• Lynne

Tea and the Bookcase




"Each cup of tea represents an imaginary voyage"....Henry James. If the cups are a voyage, the teapots must be the journey of a lifetime. In many ways they are. Welcome to this Blog about redesigning a Great Room Bookcase with memories inspired by Tea. I began my tea journey when I was very small and learning about tea parties with my Grandmother. She was a very proper Canadian Lady who was born in the 1800's and reared in rural Ontario. I remember her always being in the kitchen creating wonderful goodies, having her friends over for Tea or getting dressed up with hats and gloves and going somewhere special that proper ladies attended. My love of tea and beautiful things comes from her.

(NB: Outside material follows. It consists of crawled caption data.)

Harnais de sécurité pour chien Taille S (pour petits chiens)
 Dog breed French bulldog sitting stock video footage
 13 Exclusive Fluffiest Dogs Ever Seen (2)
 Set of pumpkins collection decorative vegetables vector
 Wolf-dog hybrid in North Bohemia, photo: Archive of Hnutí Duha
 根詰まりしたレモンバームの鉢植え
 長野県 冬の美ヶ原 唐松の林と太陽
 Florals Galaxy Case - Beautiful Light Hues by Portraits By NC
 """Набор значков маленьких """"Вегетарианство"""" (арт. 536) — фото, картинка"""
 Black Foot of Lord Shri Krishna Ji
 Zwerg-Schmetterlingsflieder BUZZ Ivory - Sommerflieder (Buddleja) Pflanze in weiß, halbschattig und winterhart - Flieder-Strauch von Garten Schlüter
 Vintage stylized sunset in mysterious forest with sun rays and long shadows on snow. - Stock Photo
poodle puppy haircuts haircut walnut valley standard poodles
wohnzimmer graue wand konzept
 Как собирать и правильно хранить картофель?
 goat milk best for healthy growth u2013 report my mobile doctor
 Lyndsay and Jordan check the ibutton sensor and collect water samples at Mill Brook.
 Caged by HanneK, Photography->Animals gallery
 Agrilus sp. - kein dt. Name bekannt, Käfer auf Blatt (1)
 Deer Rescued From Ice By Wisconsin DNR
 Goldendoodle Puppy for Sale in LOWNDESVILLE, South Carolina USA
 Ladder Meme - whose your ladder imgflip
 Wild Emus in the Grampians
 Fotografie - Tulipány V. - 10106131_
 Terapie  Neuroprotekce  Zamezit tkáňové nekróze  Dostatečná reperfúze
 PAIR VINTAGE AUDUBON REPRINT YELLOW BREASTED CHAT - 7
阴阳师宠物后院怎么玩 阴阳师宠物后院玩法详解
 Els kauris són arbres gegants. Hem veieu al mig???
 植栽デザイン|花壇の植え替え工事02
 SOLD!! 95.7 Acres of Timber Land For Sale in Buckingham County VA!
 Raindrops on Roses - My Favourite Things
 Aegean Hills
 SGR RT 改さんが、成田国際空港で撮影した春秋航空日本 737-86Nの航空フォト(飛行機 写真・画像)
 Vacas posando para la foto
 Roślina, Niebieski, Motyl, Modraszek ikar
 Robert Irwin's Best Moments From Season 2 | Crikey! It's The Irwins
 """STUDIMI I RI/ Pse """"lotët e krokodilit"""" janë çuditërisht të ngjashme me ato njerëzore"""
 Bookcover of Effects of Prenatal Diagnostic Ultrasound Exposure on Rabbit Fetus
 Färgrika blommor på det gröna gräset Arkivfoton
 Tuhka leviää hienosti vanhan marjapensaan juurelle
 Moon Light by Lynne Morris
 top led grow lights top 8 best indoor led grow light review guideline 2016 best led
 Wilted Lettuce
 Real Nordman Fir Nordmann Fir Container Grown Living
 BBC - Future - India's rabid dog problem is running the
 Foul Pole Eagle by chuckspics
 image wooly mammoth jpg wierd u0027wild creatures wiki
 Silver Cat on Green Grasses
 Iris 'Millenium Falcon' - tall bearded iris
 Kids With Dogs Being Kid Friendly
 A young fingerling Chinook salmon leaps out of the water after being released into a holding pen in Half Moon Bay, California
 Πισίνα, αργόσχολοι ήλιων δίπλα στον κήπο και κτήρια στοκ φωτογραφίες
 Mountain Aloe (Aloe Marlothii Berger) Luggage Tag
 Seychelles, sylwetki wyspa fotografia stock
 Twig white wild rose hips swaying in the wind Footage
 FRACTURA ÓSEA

I needed a new look for the bookcase by the fireplace in the Great Room and thought of all the teapots I had stored away and scattered about the house. Why not pull some of them together and display them in the bookcase. Each time I brought one out I remembered something special.....a moment.....sharing a cup of tea on a cold Winter day.......tea while watching a funny movie.....finding and bringing the teapot home and wondering what story it would tell.


I have lots of different kinds of teapots. Some of my favorites are the ones made by talented potters like the one on the top shelf. It is embellished with black flowering

branches and a bird just getting ready to land. It goes nicely tucked between two Canadian Geese. The larger is hand carved and rather weathered while the small goose is made from sturdy dried plant material. Because I was born in Canada these carry special meaning.


On the next shelf another pottery teapot, this time with a wheat design representing the mid-West where we lived for awhile, shares space with a green polka dot teapot that always makes me think of one of my dear friends. The plate in-between is a Fitz and Floyd Spring plate.




Another pottery teapot in ochre colors, the "Charleston Cake Lady" book and the simple green teapot remind me of pleasant stays in Charleston. I was fortunate to be able to go behind the scenes at several of the Charleston museums to learn about tea practices in Colonial times with the curators of those museums. It was a really fabulous learning experience. The everyday people in Charleston didn't have fancy teapots but they enjoyed the beverage.





Of course, wealthier people would have enjoyed tea from Spode, Lenox and Wedgewood pots like those on the top shelf in the picture above. I have found many of these teapots at Thrift Stores. It makes me sad to think that some of the rituals surrounding a cup of tea are no longer valued. The act of brewing a pot of tea and then sitting down to enjoy it adds a moment or two or much needed relaxation to your day.


The bottom shelf above has two hand thrown pots. The blue one is a little quirky and reminds me of the tea in Alice and Wonderland. Everything was a little off kilter at that tea. The other pot also has a sense of whimsy. It is well made but the glazed circles in the front add a sense of fun to the teapot. "Taking Tea with Alice" is a fairly recent publication and describes how to have an Alice in Wonderland Tea. Quite fun.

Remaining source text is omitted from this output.